We represented Lisa Tchenguiz in a lengthy, complex, high profile divorce which resulted in a change in the law on disclosure and confidentiality of documents in divorce proceedings; and also produced additional decisions in relation to the joinder of trust beneficiaries to financial proceedings on divorce. The Court of Appeal ruled that unauthorized access to a former spouse's personal documents breached a duty of confidentiality. The judgment has been described by some as a cheat's charter and an obstacle to transparency.
A cross border team acted for an ultra high net worth client in an exceptionally complex divorce, involving company structures and multiple third parties, offshore trusts and multi million dollar assets in a number of jurisdictions. We obtained the highest ever award for interim maintenance in Hong Kong.
The child of a wealthy Canadian family moved to the United States and married.
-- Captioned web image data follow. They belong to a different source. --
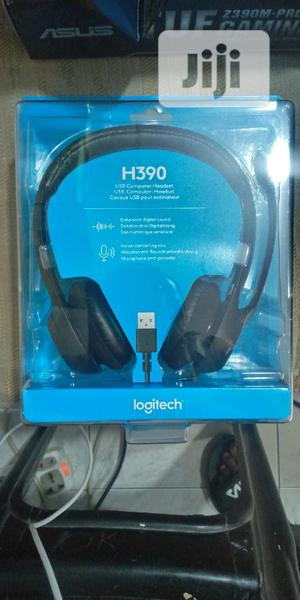 H390 USB Headset With Noise-cancelling Mic | Headphones for sale in Lagos State, Ikeja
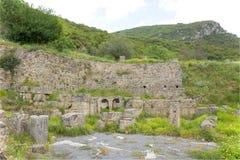 Oude ruïnes dichtbij Lousios-rivier royalty-vrije stock afbeelding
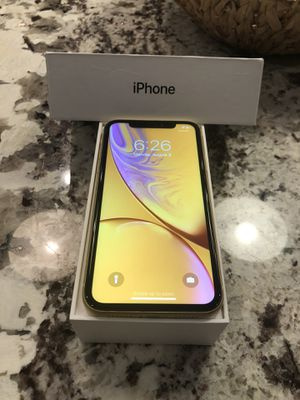 iPhone XR (Yellow, 64 GB, Unlocked) for Sale in Glendale Heights, IL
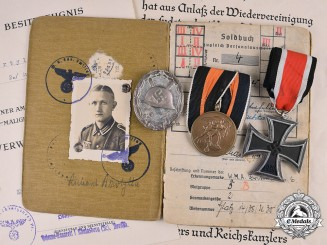 Germany, Heer. A Soldbuch & Medals to Wachtmeister Bartylla, Bataillon 164 in Metz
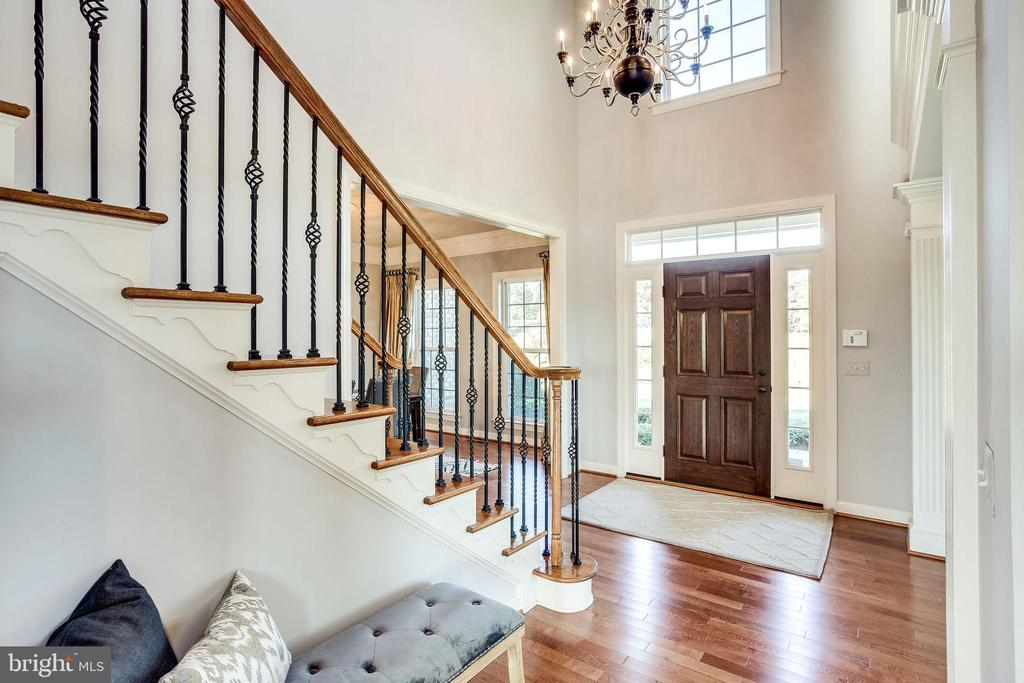 Dramatic Center Hall Foyer - 20353 TANAGER PL, LEESBURG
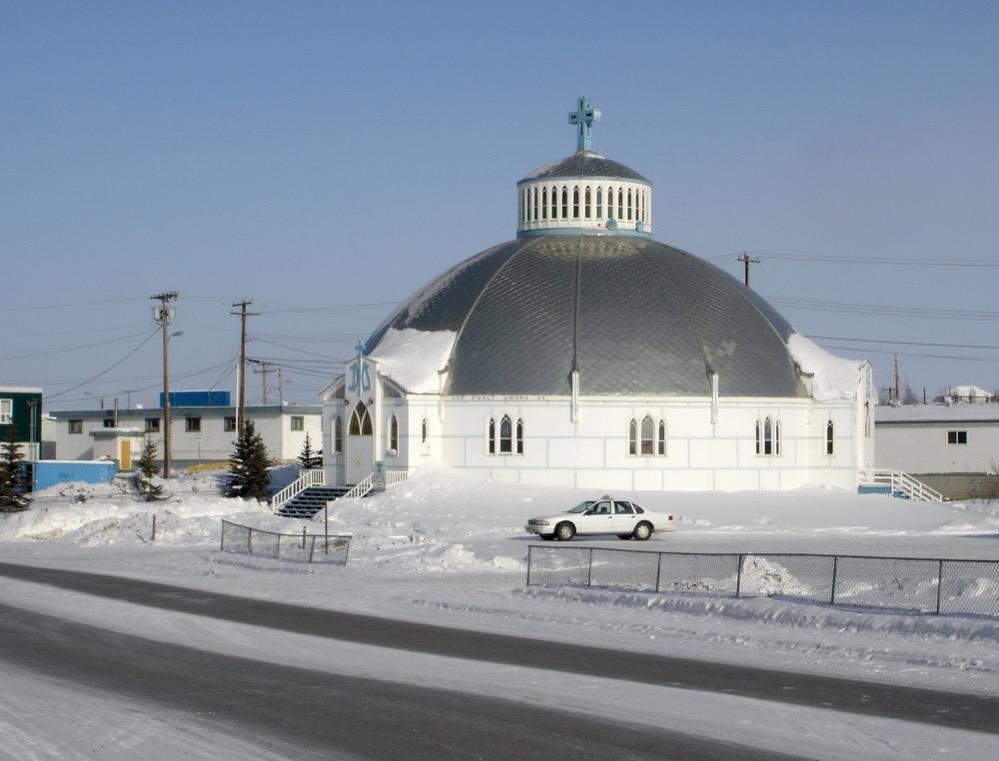La iglesia canadiense con forma de iglú en el Círculo Polar Ártico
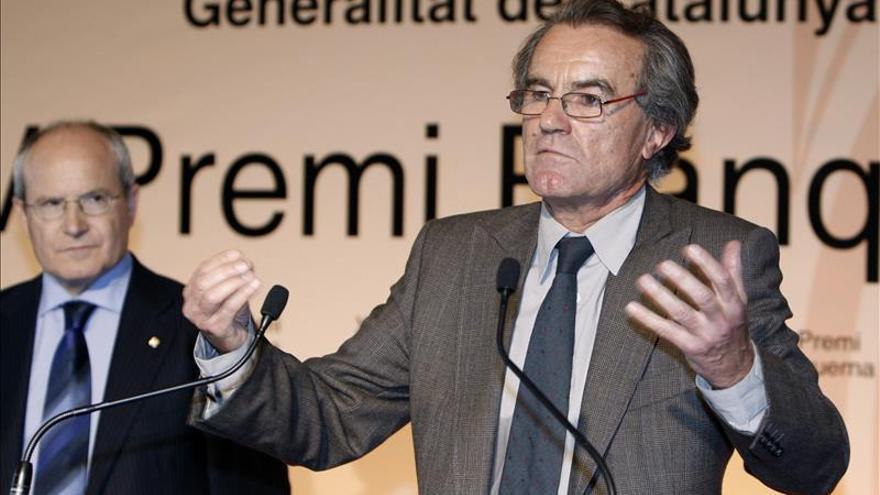 El constitucionalista Javier Pérez Royo se suma a la candidatura de Podemos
We advised the family on protecting their assets and created trust structures sufficiently flexible to grow with the child and the child's emergent new family needs, while avoiding inclusion in the child's US estate and minimizing a potential divorce settlement payout. This included optimizing various in-bound real estate investments as the family purchased, exchanged and extensively renovated properties.
We acted for Sir Chris Hohn in what was then the highest value divorce case. He had generated his wealth through huge success in investment management, and had also established a charitable foundation which achieved international recognition in its field. We successfully argued that the marital assets should not be equally divided, in part due to his 'special contribution' to their generation. Mrs Cooper-Hohn was awarded 36% of the total.
We acted for advertising and marketing giant WPP's CEO, Sir Martin Sorrell, in his divorce case, which is one of the very few in which the judges accepted the argument that his 'exceptional contribution' to the marriage's finances was sufficient to justify an unequal division of the couple's assets. Sir Martin was awarded 60% of the assets, with no ongoing maintenance payments.
John Charman is a leading figure in the international insurance industry, and we represented him in his divorce. During their 27 year marriage the Charmans had accumulated assets of c£131 million. The family fortune was held directly and via a Bermuda-based trust. The Court of Appeal upheld the High Court decision that Mr Charman's exceptional success in business should result in a 63/37% split in his favor.
In Kan Lai Kwan v Poon Lok To Otto, the law in relation to trusts was clarified and the principles in the English case of Charman were confirmed to be an appropriate precedent in Hong Kong. The court found that the trusts could be subject to division as, should the settlor request the trustees to make an advancement to him, they would be likely to do so.
A landmark divorce case in Hong Kong involved German pre and postnuptial agreements. The case confirmed that the principles set out in the English Supreme Court case of Radmacher, in respect of prenuptial agreements, would be an appropriate precedent for the Hong Kong courts, and that, if the parties fully understood the implications, they would most likely be bound to their agreements.
When he became engaged to a Swiss citizen, the son of a high-profile UK businessman asked us to help him obtain a British Passport and expatriate from the US. We were also asked to draft a prenuptial agreement. Timing was of the essence but as a global, full-service firm we created a team of immigration, family and private client lawyers to meet tight deadlines.